+++ Data for processing

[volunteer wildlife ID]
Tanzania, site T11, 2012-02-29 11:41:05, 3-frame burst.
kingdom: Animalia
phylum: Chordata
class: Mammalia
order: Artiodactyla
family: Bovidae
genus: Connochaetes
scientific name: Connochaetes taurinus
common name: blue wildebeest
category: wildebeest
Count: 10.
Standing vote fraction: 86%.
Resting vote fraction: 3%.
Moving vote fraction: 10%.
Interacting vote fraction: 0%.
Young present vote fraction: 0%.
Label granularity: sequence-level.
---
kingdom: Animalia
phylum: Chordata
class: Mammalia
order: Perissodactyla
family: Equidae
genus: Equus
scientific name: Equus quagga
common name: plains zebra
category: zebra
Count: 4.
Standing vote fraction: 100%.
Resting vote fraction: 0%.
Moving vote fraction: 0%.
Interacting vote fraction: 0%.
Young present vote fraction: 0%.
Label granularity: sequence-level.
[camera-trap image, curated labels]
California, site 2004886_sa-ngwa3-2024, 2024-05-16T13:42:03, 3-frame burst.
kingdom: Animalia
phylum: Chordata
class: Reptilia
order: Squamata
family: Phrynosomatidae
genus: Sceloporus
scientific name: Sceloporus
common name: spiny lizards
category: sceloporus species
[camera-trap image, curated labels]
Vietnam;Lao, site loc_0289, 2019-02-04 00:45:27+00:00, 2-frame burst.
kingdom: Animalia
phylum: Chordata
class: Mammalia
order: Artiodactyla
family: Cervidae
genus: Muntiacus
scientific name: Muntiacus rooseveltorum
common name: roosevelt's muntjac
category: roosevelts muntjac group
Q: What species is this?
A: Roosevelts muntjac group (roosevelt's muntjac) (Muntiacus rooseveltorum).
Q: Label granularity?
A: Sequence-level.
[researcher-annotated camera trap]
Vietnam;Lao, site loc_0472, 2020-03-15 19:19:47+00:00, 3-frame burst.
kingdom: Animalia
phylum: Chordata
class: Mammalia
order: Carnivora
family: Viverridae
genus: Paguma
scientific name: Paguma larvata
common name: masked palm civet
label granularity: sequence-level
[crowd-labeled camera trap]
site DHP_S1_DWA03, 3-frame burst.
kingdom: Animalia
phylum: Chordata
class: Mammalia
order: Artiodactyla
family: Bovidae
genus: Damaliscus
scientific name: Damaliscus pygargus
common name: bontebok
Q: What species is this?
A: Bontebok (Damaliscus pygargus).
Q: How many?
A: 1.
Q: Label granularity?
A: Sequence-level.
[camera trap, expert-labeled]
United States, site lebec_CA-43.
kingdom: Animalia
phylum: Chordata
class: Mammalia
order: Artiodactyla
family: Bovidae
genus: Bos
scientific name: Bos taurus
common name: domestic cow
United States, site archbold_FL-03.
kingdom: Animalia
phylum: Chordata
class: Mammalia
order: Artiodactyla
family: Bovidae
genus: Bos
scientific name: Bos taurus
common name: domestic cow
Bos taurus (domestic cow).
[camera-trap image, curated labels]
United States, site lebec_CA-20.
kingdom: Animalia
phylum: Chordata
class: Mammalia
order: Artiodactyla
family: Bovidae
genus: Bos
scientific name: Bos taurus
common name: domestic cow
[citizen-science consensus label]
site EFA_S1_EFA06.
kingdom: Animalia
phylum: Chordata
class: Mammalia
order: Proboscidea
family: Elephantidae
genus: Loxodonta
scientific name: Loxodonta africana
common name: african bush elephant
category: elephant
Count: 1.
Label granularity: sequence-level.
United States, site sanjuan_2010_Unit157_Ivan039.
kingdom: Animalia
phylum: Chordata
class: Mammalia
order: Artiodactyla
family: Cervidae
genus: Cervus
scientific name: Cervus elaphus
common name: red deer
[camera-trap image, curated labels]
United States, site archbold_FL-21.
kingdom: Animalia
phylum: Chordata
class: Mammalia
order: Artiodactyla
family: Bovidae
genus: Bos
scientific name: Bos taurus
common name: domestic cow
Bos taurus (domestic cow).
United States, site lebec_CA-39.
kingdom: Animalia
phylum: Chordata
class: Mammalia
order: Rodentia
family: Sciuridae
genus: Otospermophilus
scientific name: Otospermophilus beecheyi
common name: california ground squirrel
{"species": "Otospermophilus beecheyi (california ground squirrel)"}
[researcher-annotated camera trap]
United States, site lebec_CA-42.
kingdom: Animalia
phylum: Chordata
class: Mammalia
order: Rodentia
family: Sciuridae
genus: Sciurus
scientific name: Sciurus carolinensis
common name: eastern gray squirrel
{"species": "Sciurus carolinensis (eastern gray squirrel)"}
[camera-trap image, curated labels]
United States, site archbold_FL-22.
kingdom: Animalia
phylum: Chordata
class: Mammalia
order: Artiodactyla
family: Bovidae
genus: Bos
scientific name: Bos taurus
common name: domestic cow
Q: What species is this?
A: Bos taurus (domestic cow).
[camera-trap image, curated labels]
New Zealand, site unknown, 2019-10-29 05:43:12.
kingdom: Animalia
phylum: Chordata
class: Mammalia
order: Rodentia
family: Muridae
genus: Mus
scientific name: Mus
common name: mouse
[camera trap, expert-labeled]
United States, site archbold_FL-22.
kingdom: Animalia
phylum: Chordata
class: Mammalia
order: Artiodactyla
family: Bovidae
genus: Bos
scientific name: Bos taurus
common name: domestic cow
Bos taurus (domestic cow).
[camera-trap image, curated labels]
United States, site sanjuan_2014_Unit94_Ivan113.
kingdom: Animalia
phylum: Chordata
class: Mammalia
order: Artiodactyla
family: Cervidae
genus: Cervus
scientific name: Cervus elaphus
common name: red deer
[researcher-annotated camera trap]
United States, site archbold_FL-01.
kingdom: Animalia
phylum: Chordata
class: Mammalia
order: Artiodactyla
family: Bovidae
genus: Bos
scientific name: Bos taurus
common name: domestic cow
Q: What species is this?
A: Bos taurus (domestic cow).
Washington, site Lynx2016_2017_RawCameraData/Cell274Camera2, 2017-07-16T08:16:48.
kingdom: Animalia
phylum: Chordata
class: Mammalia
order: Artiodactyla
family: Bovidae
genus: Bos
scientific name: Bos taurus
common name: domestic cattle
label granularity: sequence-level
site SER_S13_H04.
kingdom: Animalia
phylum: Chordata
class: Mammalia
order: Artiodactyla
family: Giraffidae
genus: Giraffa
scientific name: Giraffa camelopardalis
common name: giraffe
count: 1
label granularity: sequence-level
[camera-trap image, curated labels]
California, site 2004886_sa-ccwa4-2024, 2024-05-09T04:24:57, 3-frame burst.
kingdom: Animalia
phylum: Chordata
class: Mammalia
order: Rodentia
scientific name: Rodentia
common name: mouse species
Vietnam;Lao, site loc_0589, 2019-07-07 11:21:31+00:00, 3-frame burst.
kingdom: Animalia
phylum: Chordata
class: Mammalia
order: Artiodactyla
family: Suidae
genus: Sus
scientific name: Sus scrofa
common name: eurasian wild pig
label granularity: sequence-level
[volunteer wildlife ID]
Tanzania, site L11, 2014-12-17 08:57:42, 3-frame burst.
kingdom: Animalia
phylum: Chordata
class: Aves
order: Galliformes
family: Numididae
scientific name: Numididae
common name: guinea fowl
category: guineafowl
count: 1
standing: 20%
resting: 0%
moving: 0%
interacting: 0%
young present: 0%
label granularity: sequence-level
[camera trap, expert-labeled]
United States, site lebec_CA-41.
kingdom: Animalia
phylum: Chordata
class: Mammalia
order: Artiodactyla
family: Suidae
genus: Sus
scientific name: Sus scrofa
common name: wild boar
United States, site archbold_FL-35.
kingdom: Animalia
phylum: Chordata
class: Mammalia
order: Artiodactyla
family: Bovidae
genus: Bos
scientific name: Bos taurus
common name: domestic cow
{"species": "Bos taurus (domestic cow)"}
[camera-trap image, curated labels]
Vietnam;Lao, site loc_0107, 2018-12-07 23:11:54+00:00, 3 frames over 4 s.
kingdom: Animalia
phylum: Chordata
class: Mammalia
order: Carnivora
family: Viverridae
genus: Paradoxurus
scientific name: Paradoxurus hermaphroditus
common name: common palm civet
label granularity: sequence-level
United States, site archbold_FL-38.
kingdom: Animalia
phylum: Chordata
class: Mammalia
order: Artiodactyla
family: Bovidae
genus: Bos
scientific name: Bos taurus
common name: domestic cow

++++++

→ Required action
Transcribe exactly, and only, the lines from the one holding "common name: common palm civet" through the final line of the listing.

→ Solution below
common name: common palm civet
label granularity: sequence-level
United States, site archbold_FL-38.
kingdom: Animalia
phylum: Chordata
class: Mammalia
order: Artiodactyla
family: Bovidae
genus: Bos
scientific name: Bos taurus
common name: domestic cow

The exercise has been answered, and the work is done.